7 Ways to Improve Communication with Your Spouse
Lack of communication and misunderstandings are a huge reason why long-term relationships fall apart. Even once strong relationships can lose the deeper connection we need for a healthy marriage, leaving us feeling alone, unable to share with our partner, and often unable to relax when we’re with them.
Great communication leads to trust, that deep one-on-one connection we all crave, honesty, and the ability to be your unfiltered-self with your partner. But great communication also takes work. External stressors and inner changes as we grow can change how we communicate. Read on to learn 7 key tips for improving communication with your spouse
How to Improve Communication with Your Spouse: 7 Key Tips
• Really Listen
Really listen to your partner.

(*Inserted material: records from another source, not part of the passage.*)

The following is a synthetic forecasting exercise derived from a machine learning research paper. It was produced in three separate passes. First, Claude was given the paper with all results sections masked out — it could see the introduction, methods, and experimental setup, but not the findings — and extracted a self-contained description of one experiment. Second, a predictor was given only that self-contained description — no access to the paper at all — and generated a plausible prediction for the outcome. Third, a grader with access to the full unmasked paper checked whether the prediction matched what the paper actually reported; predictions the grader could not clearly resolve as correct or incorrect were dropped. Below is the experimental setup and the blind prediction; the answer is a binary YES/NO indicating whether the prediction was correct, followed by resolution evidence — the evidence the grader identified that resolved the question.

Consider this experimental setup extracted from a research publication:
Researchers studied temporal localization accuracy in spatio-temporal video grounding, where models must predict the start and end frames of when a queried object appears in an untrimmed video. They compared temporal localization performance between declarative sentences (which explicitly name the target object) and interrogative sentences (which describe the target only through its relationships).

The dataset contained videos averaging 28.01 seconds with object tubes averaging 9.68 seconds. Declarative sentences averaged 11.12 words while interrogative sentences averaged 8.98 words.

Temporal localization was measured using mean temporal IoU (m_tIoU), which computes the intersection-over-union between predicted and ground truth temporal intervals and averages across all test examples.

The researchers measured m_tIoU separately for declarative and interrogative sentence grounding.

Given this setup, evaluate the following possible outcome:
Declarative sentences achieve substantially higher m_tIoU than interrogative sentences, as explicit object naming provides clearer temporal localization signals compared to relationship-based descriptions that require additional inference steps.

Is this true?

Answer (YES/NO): NO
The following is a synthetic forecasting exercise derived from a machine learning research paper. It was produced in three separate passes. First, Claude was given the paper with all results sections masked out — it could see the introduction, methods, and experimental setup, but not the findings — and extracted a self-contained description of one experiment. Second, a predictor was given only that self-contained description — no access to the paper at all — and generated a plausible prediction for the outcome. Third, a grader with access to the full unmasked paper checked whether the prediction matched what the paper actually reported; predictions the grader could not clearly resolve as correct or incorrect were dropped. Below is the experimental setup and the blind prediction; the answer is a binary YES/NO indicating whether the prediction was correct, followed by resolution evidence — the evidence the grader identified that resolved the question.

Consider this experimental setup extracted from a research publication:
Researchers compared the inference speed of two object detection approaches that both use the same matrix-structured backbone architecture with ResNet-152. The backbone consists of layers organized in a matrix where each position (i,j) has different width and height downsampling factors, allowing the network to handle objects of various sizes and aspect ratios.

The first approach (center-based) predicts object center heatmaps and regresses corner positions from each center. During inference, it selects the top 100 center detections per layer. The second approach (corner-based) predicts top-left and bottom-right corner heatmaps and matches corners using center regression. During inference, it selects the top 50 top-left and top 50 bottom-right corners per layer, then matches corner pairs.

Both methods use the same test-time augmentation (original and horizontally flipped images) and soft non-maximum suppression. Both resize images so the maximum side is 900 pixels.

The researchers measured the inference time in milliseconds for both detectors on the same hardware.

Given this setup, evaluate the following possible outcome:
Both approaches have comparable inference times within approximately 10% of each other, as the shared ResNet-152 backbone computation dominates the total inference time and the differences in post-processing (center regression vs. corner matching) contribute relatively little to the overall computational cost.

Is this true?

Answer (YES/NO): NO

You may be surprised to realize how often you and your spouse talk to one another without really listening. While this may seem small when someone is simply telling you about their day or contemplating a new purchase, tuning out of those conversations leads to you ignoring bigger signals.
Ask further questions to allow your spouse to elaborate on anything they’re speaking about. Make it clear that you’re taking in everything they’re saying and show that you care what your partner has to say. Resist the urge to sit there and wait for your spouse speaking so you can have your “turn.” That’s not listening; it’s waiting to talk.
Also, listen out for those words, phrases, and signs that your partner isn’t doing well. Often, we won’t share a stress that’s outside our relationship, especially if we think it may stress out our spouse, but that can actually lead to higher stress levels and even resentment. When you see these signs, try to prompt your partner to share their worries with you.
• Identify How You and Your Spouse Communicate (Great Communication with Your Spouse is the key)
Everyone communicates differently. Some people are blunt and upfront, while others are quiet and tend to keep their thoughts to themselves. Some people talk a lot and enjoy voicing every idea, opinion and thought. Others communicate through physical touch and actions. Part of effective communication comes from acknowledging and keeping in mind how your partner communicates, especially during disagreements and times of stress.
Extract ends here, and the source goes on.